- Movie Poster
- Directed by: Teja
- Written by: Teja
- Based on: Nuvvu Nenu
- Produced by: Kiran
- Starring: Tusshar Kapoor Anita Hassanandani
- Cinematography: Ravi Varman
- Edited by: Shankar
- Music by: Songs: Nadeem–Shravan Score: R. P. Patnaik
- Production company: Anandi Art Creations
- Release date: 4 April 2003;
- Running time: 147 minutes
- Country: India
- Language: Hindi

= Yeh Dil =

Yeh Dil ( This Heart) is a 2003 Indian Hindi-language romantic drama film written and directed by Teja, starring Tusshar Kapoor and Anita Hassanandani. The film was a remake of Teja's 2001 Telugu film Nuvvu Nenu. Anita Hassanandani reprised her role from the original version.

==Plot==
Ravi Pratap Singh (Tusshar Kapoor) is a college student and the son of the wealthy businessman Raghuraj Pratap Singh (Akhilendra Mishra). His best friend, Kabir, always helps him. Ravi lives with his father, as his mother has died. Vasundhara Yadav (Anita Hassanandani) is the daughter of the middle-class wrestler Mithua Yadav (Vineet Kumar) and studies at the same college. She lives in a joint family with many of her relatives. Ravi excels in sports but performs poorly academically, while Vasu pays little attention to sports and focuses on her studies.

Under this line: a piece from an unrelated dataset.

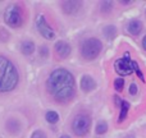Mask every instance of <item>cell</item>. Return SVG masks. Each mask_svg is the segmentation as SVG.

Ravi is neglected by Raghuraj, who is always focused on business and wealth. Raghuraj expects Ravi to excel academically so that he can send him to Harvard Business School. Similarly, Mithua, who had wanted a son, neglects Vasu and his wife (Chetana Das).

Ravi and Vasu begin studying together and gradually become friends before eventually falling in love, but Raghuraj disapproves of her because of her social status. Mithua sends some goons to the college, where they beat up Ravi. Raghuraj orders the police to retaliate, and Mithua is taken to the police station and beaten by the police. Vasu tells Ravi what has happened, after which he calls his father and threatens him.

Raghuraj arranges a "swayamvar" for his son, to which business tycoons and wealthy people send their daughters. Ravi invites Vasu and publicly proclaims his love for her. Mithua discovers that she has gone to Ravi's house and confronts Raghuraj, after which the police commissioner tells them that they should trick Ravi and Vasu into putting their relationship on hold until they complete their studies.

Following this agreement, Ravi is tricked into going to Mumbai, while Vasu is tricked into going to her uncle's house. Both escape: Ravi goes to Hyderabad, while Vasu goes to Mumbai. Ravi believes Vasu is in Hyderabad and goes to her house, only to be beaten up by goons. Vasu goes to Mumbai and is captured and taken to Ravi's house, where Raghuraj arranges for a killer to murder her. Both are saved, and they return to Hyderabad to get married with the help of Kabir and their college friends. Mithua eventually accepts the marriage and stops Vasu's aunt Chandi (Pratima Kazmi) from interfering. Raghuraj is also prevented from interfering. Ravi and Vasundhara marry, and the final scene shows Kabir and the entire college congratulating them.

==Soundtrack==
The songs were composed by Nadeem-Shravan, while the lyrics were written by Sameer. Two of the tunes (Gajuvaka Pilla and Priyathama) was retained here as "Jaaneman" and "Charminar Ke Laila".

| # | Title | Singer(s) |
|---|---|---|
| 1. | "Charminar Ki Laila" | Abhijeet |
| 2. | "College Mein" | Sonu Nigam |
| 3. | "Ek Mein Ek Tu" | Abhijeet, Nirja Pandit |
| 4. | "Hey Kya Ladki" | Abhijeet, Kavita Krishnamurthy |
| 5. | "Jaaneman O Jaaneman" | Tauseef Akhtar, Nirja Pandit |
| 6. | "Kyun Dil Bichade" | Tauseef Akhtar |
| 7. | "Telephone" | Abhijeet, Alka Yagnik |
| 8. | "Tera Dilbar" | Sonu Nigam, Alka Yagnik |
| 9. | "Tera Dilbar" (Sad) | Sonu Nigam, Alka Yagnik |
| 10. | "Yeh Dil" | Nadeem Saifi |
| 11. | "Yeh Dil" (Theme) | Tauseef Akhtar |

==Box office==
Yeh Dil performed poorly at the box office and was declared a "disaster" by Box Office India.